Matthew threw a rather reproachful look at Matt, whose eyes drooped guiltily. He raised them immediately, however, in accordance with his uncle’s instructions, to admire a study of a draped figure which was hung on a wall. The coloring struck him agreeably, though he found a certain feebleness in the drawing which was equally agreeable to his jealous mood. This not displeasing impression was borne out by the other pictures and sketches for which his uncle besought his admiration: always this facile poetic coloring and this indifferent draughtsmanship, this suggestion of difficulties shirked rather than of difficulties overcome; at last seen to be due to the conventional composition, most of the works, whether in chalk or water-color or oil, being pretty landscapes or single-figure studies in simple attitudes, or, when complicated by other figures, embracing episodes which seemed to have been transferred direct from other pictures, some of which, indeed, Matt had seen either in the originals or in engravings. To his astonishment, Herbert, who had been yawning widely, drew his attention to one such little bit.

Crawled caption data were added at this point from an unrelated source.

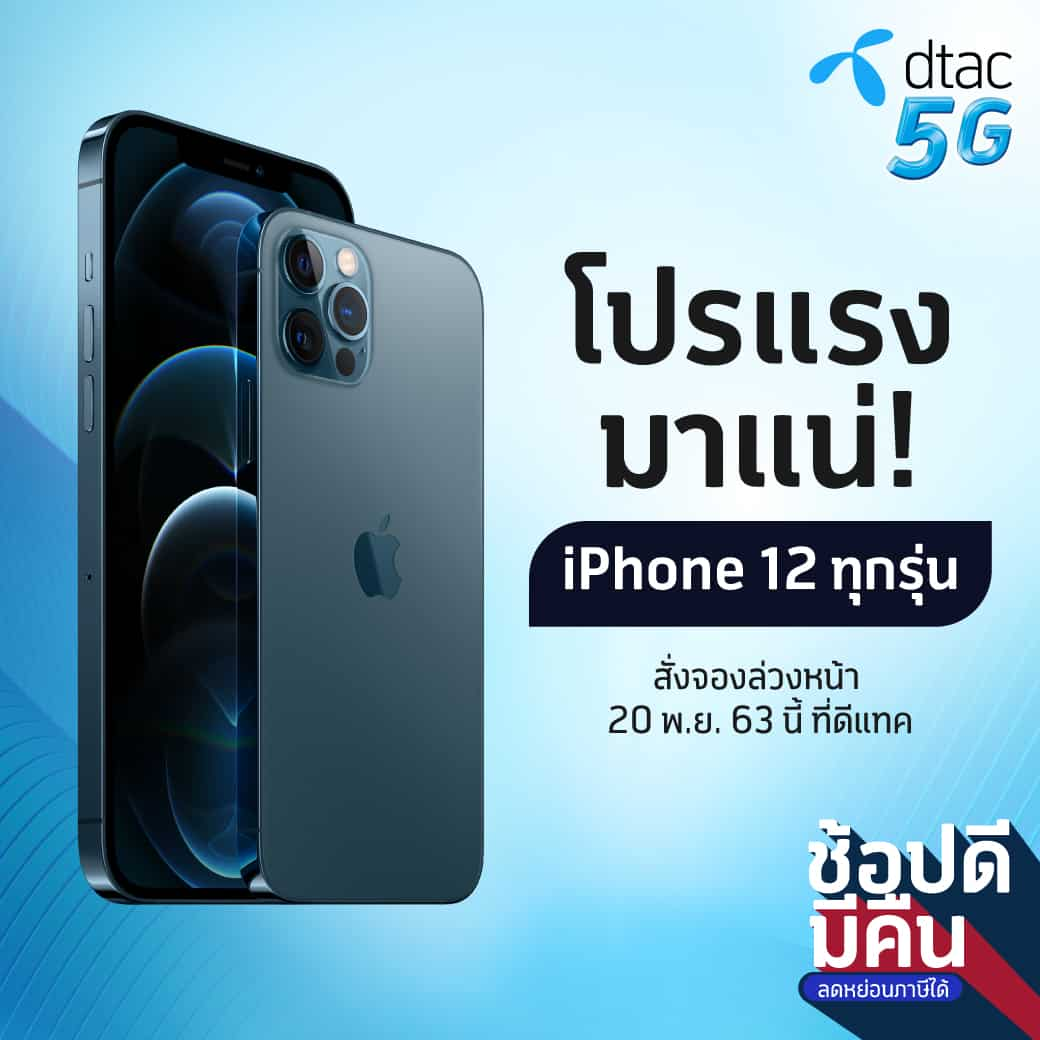 รูป 124371039 10160019327647069 4576592775539983093 o ประกอบเนื้อหา ดีแทคเตรียมวางจำหน่าย iPhone 12 ใหม่ วันที่ 27 พฤศจิกายน 2563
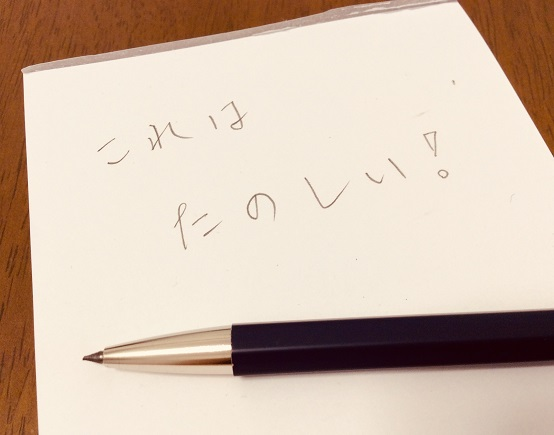 大人の鉛筆 大人のえんぴつ 文具 大好き クチコミ 感想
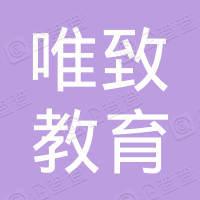 深圳前海唯致教育投资有限公司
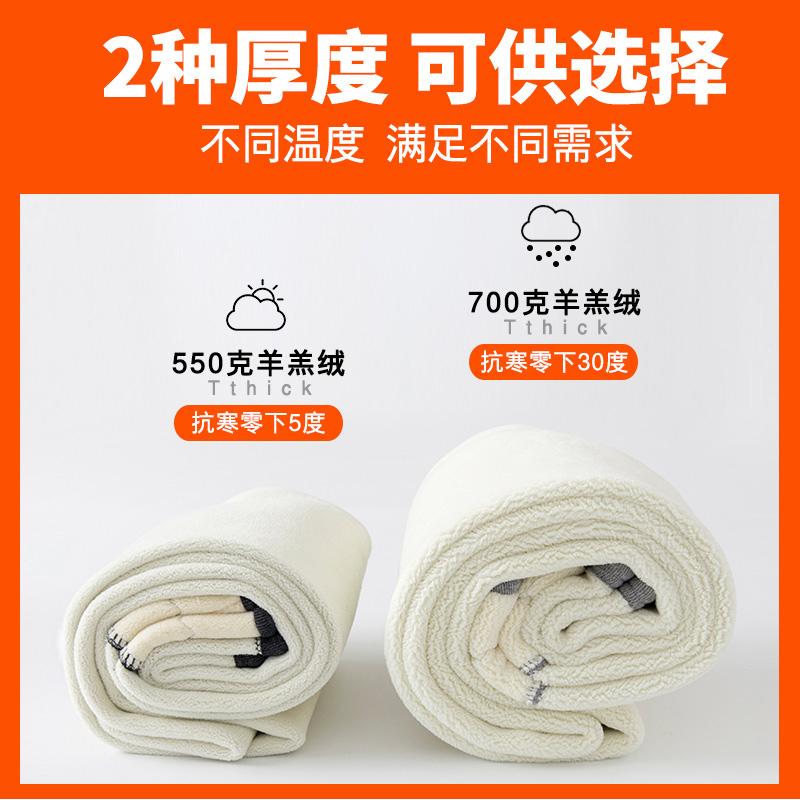 【免费试穿】超厚纯棉羊羔绒打底裤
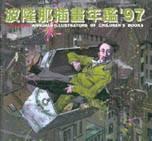 波隆那插畫年鑑'97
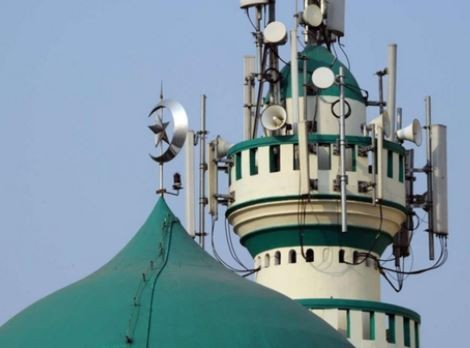 Mosques banned from using loudspeakers in Rwanda
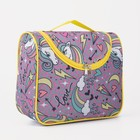 Косметичка-сумка, отдел на молнии, цвет розовый, «Единороги»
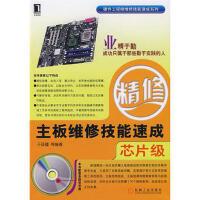【二手书8成新】主板维修技能速成(芯片级( 于征疆 机械工业出版社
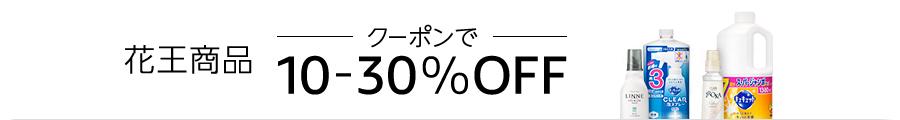 花王商品がクーポンで10-30%OFF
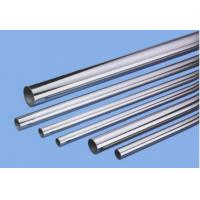 Buy cheap ASTM A312 grade TP304  Seamless Stainless Steel Pipe 10mm to 168mm from wholesalers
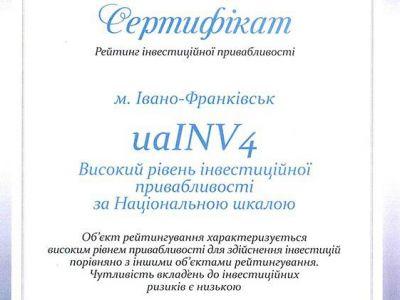 Івано-Франківськ сертифіковано як місто високої інвестиційної привабливості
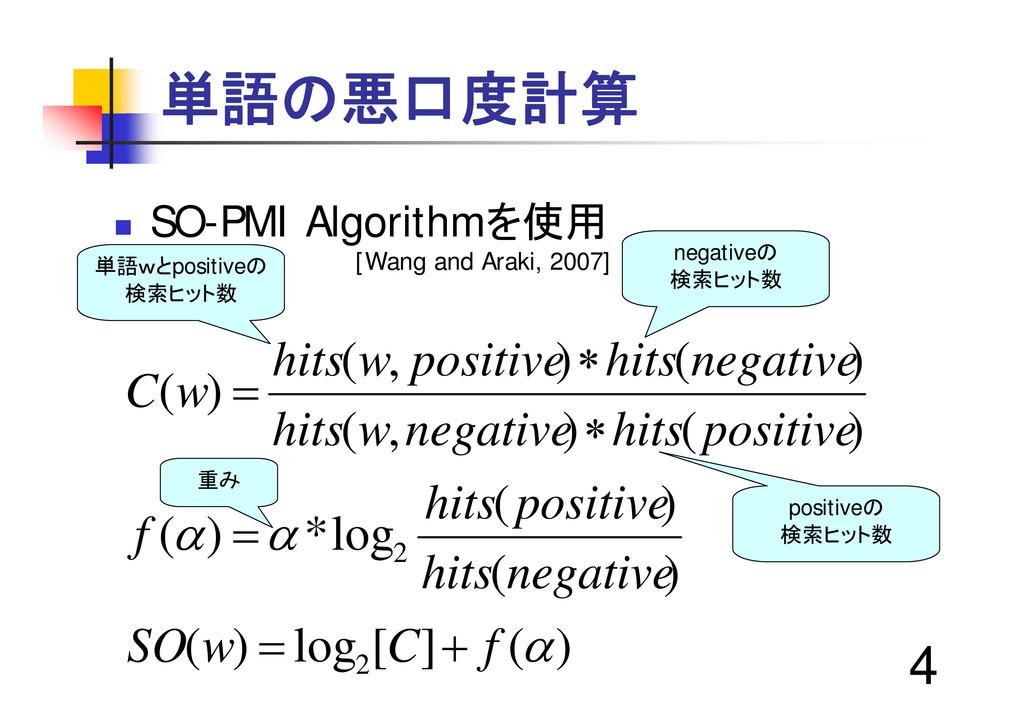 "4 "" SO-PMI Algorithmを使用 単語の悪口度計算 ) ( ] [ log ) ..."
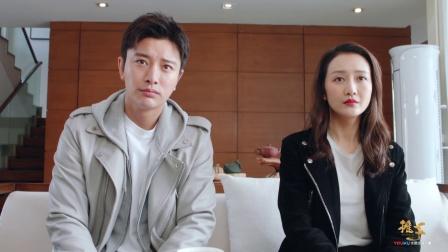 推手 39预告片 梅道远宣布重大决定,众人联手夺回股份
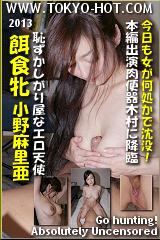 餌食牝 小野麻里亜のパッケージ画像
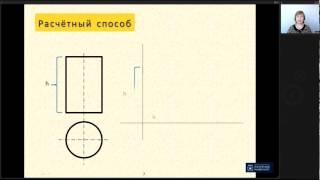 Лекция 16 | Начертательная Геометрия | ОмГТУ | Лекториум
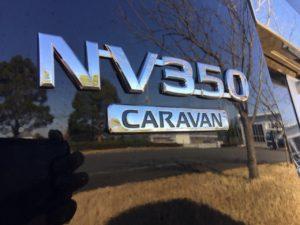 こんなに広くて快適なのかとびっくりのNV350キャラバンバン!もちろん高く買取ります!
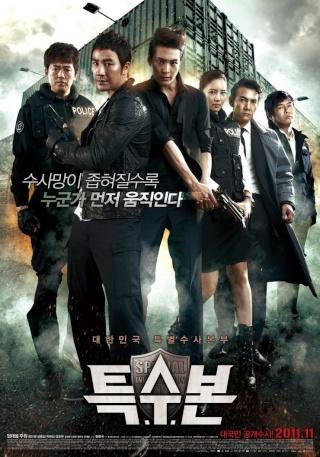 Đội Đặc Nhiệm S.i.u - Special Investigation Unit S.i.u 2011 (2011) Poster
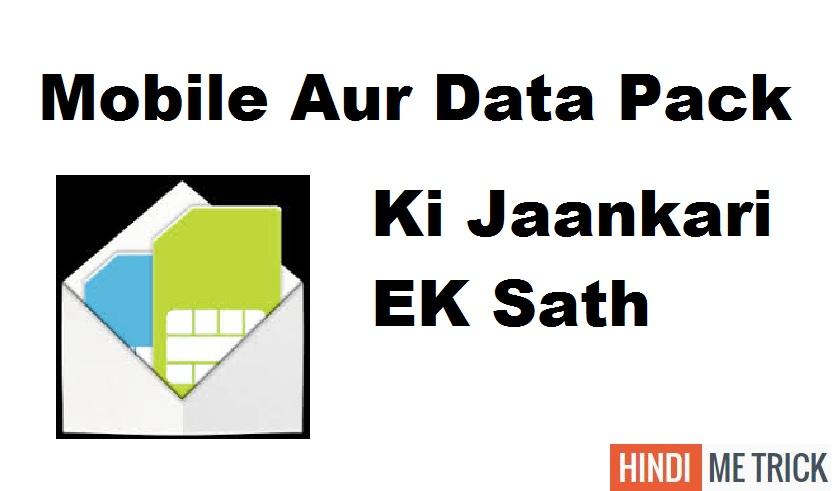 Apne Mobile Ki Bailance Aur Data Pack Ki Jankari Ek Sath - Hindi Me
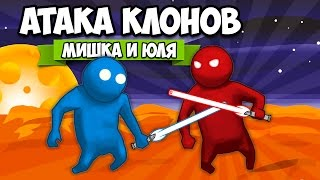 GANG BEASTS 0.3.4 ♦ АТАКА КЛОНОВ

“Don’t you recognize that?” he said. “Dad did at once. It’s a quotation from Millais.”

Matt looked puzzled at the phrase.

“ ‘Cribbing,’ the unwise it call,” expounded Herbert, “and so did dad, till I explained to him it was only quoting. When a great writer hits off a phrase it passes into the language, and when a great painter hits off a new effect of technique, or gets a happy grouping, I contend it belongs to the craft, as much as the primitive tricks of scumbling or glazing. We praise the mellow Virgilisms in Tennyson, but we are down upon the painter who repeats another’s lines. The Old Masters borrowed unblushingly, but we are such sticklers for originality, which, after all, only means plagiarizing nature. Didn’t Raphael crib his composition from Orcagna, and Michael Angelo copy Masaccio, and Tintoretto turn Michael Angelo’s Samson into Jupiter? Why, in the Academy at Venice I saw—”

“Have you been to Venice?” cried Matt, eagerly.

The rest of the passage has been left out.